Kornakov approaches the tables with the intention of acquiring some winnings; some of the players fail to notice him, some shake his hand without looking round, a few invite him to join them for a while … Should he go into the rooms where the dancing is in progress? There he can see five or six students whirling round, a couple of newly arrived Guards officers, and the eternal striplings, young in years but already veterans of the Moscow parquet – Negichev, Gubkov, Tamarin; and two or three ageing Moscow lions who have already given up dancing in favour of paying compliments, but who are now either summoning up the courage to ask a lady to dance, or asking her with the sort of expression that seems to say ‘Look, what a gay dog I am.’

Also in the circle of gentlemen one can see as ever those unknown and unmoving figures in dress coats who simply stand and look; heaven alone knows what has made them come – only occasionally is there a movement among them as some bold spirit emerges, walks modestly or perhaps too boldly across the empty space in the centre and invites a lady – possibly the only one he knows – to dance, executes a few turns of the waltz with her, though she is clearly finding it an unpleasant experience, and returns to hide again behind the wall of standing gentlemen. Usually in Moscow society the men fall into two categories – the inexperienced youngsters who gaze at the social whirl with excessive seriousness; and the social lions well past their prime who look on, or appear to look on, with an exaggerated degree of disdain.

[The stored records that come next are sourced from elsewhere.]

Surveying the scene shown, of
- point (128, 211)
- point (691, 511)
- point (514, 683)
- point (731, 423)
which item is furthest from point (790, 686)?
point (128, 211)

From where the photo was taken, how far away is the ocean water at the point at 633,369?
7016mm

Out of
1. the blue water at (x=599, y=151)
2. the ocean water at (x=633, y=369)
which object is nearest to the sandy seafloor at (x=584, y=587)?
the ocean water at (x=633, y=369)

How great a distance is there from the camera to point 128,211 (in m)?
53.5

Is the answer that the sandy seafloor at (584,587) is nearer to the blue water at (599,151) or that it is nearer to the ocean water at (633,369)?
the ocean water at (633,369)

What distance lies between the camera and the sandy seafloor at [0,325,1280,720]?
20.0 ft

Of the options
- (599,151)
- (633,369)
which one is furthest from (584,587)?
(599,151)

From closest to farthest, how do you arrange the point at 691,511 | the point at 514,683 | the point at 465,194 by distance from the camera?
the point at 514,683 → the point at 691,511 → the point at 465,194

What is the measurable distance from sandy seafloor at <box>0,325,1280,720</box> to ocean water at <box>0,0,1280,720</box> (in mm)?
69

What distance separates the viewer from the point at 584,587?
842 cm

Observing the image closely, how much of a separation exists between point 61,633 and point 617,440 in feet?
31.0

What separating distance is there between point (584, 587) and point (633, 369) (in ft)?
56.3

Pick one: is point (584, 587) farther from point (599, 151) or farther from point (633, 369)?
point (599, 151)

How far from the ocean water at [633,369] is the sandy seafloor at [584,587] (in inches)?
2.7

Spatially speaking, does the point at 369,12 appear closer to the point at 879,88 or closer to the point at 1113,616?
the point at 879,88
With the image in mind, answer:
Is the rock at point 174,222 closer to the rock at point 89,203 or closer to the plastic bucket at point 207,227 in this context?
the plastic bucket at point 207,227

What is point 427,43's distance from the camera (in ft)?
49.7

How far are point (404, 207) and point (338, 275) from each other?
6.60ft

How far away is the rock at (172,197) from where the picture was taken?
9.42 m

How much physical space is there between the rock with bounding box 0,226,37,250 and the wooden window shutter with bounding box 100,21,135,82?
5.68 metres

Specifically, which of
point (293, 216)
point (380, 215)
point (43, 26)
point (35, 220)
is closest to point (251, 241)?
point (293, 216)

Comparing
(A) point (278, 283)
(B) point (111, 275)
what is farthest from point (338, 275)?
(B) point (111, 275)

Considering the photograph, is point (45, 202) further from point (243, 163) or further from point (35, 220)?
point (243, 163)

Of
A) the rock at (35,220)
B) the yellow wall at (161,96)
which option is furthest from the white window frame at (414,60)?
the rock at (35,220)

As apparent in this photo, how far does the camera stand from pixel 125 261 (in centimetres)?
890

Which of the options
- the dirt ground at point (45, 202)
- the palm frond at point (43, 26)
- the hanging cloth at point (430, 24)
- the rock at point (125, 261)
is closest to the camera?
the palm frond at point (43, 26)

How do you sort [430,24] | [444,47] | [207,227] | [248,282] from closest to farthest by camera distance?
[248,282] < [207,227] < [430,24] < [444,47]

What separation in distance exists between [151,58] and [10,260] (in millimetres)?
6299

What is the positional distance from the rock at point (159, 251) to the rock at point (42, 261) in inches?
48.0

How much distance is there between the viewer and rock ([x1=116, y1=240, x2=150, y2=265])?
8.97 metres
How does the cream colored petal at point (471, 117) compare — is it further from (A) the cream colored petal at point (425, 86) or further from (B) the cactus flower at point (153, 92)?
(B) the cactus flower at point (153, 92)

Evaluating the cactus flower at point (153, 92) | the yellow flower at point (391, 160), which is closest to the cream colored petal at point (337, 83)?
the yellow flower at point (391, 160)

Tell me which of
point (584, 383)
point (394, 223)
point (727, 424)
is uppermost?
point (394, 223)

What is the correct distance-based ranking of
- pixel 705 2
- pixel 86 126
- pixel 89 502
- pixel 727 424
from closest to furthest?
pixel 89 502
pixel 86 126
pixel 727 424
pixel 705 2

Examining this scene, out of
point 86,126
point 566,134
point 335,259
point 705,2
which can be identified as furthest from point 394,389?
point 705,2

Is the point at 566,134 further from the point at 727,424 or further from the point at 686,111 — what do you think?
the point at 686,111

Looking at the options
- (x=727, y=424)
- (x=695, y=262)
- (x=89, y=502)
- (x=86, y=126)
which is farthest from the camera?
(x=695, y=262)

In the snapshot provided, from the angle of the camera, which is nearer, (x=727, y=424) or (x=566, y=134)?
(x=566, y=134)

Some pathetic fellows, not knowing anyone, who have been invited only through the machinations of the hostess’s female relatives, sit around the walls of the ballroom, mortified with anger that despite their elegant turn-out which has cost them as much as a month’s earnings, no lady is willing to dance with them.—So the tale goes on, and the fact is that Prince Kornakov finds it all too drearily familiar. Although during his time in society many old people have departed and many young ones have entered the social arena, the attitudes, conversations and activities of these people have remained exactly the same. The physical arrangements of the ball, down to the buffet, the supper, the music, the furnishing of the rooms, are all so familiar to the Prince that he sometimes feels an unbearable repugnance at being faced with the same old thing for the twentieth time. Prince Kornakov was one of those wealthy middle-aged bachelors for whom social life has become the most inevitable and tedious of obligations: inevitable, because having in his early youth effortlessly achieved a leading place in this society, his self-esteem has never permitted him to try out his talents in any other, unknown path of life, or even to admit the possibility that some other mode of life might exist; tedious, because he was too intelligent not to have perceived long ago all the emptiness of the social relations of people who are not bound together by any common interest or noble feeling, but who assume that the purpose of life can be found in the artificial maintenance of these same endless social relations. His soul was constantly filled with unconscious sadness for a past squandered to no purpose and a future which promised nothing, but his ennui did not find expression in anguish or repentance, but in irritability and social gossip – sometimes trenchant, sometimes vacuous, but always intelligent and distinguished by its originality. He took so little part in the doings of society, regarding it with such indifference, as if à vol d’oiseau,11 that he was incapable of coming into conflict with anybody; so that no one liked him and no one disliked him, but everyone regarded him with the special respect accorded to those men who constitute society.

IV

Passion

Encore un tour, je t’en prie,’12 said Seriozha to his cousin as he clasped her slender waist and, flushed of face, lightly and gracefully sailed into the waltz for the tenth circuit of the ballroom.

‘No, that is enough, I am already tired,’ replied his charming cousin with a smile, disengaging his hand from her shoulder.

Seriozha was obliged to stop, and to stop right by the doorway where Prince Kornakov was leaning casually with his customary expression of self-satisfied composure, saying something to the charming little Countess Schöfing.